Goal:
Pull out the lines that begin at the one containing "From these items" and run through the end of the entries, and repeat them with no changes.

(Some entries)

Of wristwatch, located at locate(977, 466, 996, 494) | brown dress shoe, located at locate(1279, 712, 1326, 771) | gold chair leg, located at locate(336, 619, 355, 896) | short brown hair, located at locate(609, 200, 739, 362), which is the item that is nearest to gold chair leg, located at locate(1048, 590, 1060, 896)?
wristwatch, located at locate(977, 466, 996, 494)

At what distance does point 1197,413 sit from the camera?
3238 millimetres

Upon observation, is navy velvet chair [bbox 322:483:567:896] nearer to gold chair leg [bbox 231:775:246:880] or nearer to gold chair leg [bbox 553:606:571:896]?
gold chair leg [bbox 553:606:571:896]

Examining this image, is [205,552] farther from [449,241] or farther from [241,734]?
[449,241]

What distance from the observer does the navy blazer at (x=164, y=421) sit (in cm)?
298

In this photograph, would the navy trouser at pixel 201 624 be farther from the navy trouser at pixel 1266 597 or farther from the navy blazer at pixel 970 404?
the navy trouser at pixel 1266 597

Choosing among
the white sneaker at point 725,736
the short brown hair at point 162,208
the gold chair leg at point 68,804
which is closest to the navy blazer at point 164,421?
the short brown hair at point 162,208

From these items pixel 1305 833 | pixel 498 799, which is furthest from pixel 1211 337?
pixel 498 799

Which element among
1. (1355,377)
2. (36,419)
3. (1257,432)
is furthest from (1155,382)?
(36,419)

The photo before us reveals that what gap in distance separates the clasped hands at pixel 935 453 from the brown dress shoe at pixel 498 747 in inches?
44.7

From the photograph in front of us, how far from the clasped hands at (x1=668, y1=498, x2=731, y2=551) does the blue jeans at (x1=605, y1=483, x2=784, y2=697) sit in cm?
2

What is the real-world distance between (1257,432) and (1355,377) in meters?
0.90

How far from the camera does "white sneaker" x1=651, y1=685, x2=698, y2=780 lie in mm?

Task answer:
From these items pixel 1305 833 | pixel 498 799, which is furthest from pixel 1211 337?
pixel 498 799

Which element among
1. (1355,377)
2. (36,419)
3. (1257,432)
is furthest from (1155,382)?
(36,419)

The photo before us reveals that what gap in distance separates the clasped hands at pixel 935 453 from the brown dress shoe at pixel 498 747 in inches?
44.7

From the photograph in front of us, how far from the clasped hands at (x1=668, y1=498, x2=731, y2=551) does the blue jeans at (x1=605, y1=483, x2=784, y2=697) sit in cm?
2

What is the real-world distance between (1257,432) and (1355,377) in meters?
0.90

How far from the camera does "white sneaker" x1=651, y1=685, x2=698, y2=780 lie in mm?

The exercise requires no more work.